Find an expression equalling 69 using the digits 1 9 9 2 in order A friend gave me a puzzle to find an expression for each of the integers $1$ to $100$ using the digits $1, 9, 9, 2$ such that they appear in that exact order. You're allowed any combination of the four basic operations, brackets, square roots, the factorial, exponentiation and also you can put digits together, e.g. we could have $23=19+(\sqrt{9})!-2$. I've managed every number relatively quickly except $69$ which I've been stuck on for ages and it's infuriating! Any ideas?

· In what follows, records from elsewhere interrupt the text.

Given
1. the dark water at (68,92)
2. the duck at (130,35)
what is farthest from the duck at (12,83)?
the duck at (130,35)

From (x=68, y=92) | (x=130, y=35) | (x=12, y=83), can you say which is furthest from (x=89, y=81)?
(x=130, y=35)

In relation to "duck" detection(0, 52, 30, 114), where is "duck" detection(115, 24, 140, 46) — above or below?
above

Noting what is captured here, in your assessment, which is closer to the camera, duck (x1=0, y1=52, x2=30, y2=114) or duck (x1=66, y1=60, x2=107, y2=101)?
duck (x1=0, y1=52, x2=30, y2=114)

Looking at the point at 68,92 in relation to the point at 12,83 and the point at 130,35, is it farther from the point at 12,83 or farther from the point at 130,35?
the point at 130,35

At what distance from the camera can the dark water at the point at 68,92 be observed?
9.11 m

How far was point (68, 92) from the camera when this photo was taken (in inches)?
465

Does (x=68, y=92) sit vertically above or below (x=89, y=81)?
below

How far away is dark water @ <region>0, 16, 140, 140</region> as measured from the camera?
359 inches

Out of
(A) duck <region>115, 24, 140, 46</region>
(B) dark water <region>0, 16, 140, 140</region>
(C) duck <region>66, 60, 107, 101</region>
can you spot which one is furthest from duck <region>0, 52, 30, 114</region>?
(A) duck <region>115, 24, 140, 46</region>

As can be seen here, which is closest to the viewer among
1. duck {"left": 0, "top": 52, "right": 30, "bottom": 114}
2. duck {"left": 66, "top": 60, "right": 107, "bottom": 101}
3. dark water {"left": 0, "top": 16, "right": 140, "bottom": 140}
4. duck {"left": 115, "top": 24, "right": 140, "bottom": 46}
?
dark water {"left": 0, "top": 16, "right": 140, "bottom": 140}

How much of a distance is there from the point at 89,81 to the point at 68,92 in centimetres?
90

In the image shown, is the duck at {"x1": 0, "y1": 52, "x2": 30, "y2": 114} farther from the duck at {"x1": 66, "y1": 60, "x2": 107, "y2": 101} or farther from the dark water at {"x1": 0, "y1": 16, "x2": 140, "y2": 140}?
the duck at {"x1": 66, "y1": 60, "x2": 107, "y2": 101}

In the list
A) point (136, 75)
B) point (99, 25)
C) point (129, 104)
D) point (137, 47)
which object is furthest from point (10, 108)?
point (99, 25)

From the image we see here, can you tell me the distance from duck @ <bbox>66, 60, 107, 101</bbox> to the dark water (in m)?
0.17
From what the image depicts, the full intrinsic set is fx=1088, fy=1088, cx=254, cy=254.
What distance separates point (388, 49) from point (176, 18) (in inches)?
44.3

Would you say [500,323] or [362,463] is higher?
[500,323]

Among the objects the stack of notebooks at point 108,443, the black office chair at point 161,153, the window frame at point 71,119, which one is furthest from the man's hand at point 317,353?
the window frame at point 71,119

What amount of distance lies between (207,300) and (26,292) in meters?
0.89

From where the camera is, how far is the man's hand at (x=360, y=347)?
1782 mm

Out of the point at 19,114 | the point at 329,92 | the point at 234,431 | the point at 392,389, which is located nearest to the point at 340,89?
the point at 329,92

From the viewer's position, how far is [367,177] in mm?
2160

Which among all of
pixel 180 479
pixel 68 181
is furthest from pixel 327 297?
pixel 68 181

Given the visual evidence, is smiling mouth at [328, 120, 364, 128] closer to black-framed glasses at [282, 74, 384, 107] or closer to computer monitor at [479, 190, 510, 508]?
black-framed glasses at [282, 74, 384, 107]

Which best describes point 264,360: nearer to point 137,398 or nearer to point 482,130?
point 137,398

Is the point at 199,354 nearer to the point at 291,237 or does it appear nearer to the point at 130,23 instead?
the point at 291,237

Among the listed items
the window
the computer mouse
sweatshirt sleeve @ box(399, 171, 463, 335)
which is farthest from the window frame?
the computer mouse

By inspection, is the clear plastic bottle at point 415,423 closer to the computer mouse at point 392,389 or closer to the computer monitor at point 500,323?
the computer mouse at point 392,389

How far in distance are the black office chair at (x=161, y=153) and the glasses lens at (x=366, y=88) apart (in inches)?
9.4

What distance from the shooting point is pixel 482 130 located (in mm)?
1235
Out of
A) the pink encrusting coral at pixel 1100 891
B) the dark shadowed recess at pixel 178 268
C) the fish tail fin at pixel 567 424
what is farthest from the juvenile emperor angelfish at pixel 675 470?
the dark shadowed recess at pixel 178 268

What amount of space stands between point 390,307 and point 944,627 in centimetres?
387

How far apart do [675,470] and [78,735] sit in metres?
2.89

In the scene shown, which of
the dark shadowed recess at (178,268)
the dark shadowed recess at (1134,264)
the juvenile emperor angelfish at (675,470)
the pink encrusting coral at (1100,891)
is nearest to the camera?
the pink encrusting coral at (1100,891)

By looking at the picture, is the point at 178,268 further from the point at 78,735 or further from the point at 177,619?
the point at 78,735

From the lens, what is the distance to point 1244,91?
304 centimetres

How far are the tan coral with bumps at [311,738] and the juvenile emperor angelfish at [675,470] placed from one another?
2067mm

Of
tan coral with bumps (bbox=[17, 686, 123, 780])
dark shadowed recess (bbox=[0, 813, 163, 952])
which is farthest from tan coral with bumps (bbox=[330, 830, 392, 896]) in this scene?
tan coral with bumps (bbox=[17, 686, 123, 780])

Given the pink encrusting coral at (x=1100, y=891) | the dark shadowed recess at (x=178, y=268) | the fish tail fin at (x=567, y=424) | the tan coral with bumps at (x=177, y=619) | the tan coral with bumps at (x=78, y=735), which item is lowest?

Edit: Apologies for my unclear explanation. You're only allowed to put the original digits together in the equation. The equation must make sense as a normal equation so you can't do things like combine $1$ with $\sqrt{9}$ to get $13$ because this can't be written down in a way which makes sense as a normal equation.
Also you aren't allowed to just use powers, unless you're using one of the four digits themselves, e.g. $2=1+(9/9)^2$ is okay because we've used the $2$ as a power but $69=(1-9)^2+\sqrt{9}+2$ isn't because there's now a superfluous $2$.
 A: Since we can put digits together, one solution might be 
$1+ ((\sqrt{9})!)((\sqrt{9})!) +2$
One expression which does not keep the exact order is 
$9*9-12$ or $((\sqrt{9})!)((\sqrt{9}+1) +2$
A: I came up with:
$$(1-9)^2+\sqrt{9}+2.$$
A: I'm not sure if this meets the "makes sense as a normal equation" condition, but if we can apply the square root operator an infinite number of times we have:
$$69 = 71-2 = \sqrt{5041} - 2 = \sqrt{1 + 7!} - 2 = \sqrt{1 +(3!+1)!}-2$$
$$= \sqrt{1 + \Big((\sqrt9)! + 1\Big)!}-2 = \sqrt{1 + \Bigg((\sqrt9)! + \sqrt{\sqrt{\sqrt{ \cdots9}}}\Bigg)!}-2$$
where the dots indicate an infinite sequence of nested square roots.  Note that:
$$\sqrt{\sqrt{\sqrt{ \cdots9}}} = \lim_{n\rightarrow\infty}\Big(9^{(1/2)^n}\Big) = 1$$
A: I can't comment, therefore I am posting this as an answer and delete it later. 
$(\sqrt{9})!9 = 69$, since $(\sqrt{9})!=6$, since you said, it is allowed to put digits together.
Getting rid of the 1 is not a problem $1\cdot n=n$.
But still I need to get rid of the 2. 
edit: 
$1 + \underbrace{(\sqrt{9})! (\sqrt{9})!}_{=66} + 2 = 69$
A: How about $\ \ \ \ $ $$-1+9!!!-92$$
or
$$(1+\sqrt{9})!+9\div.2$$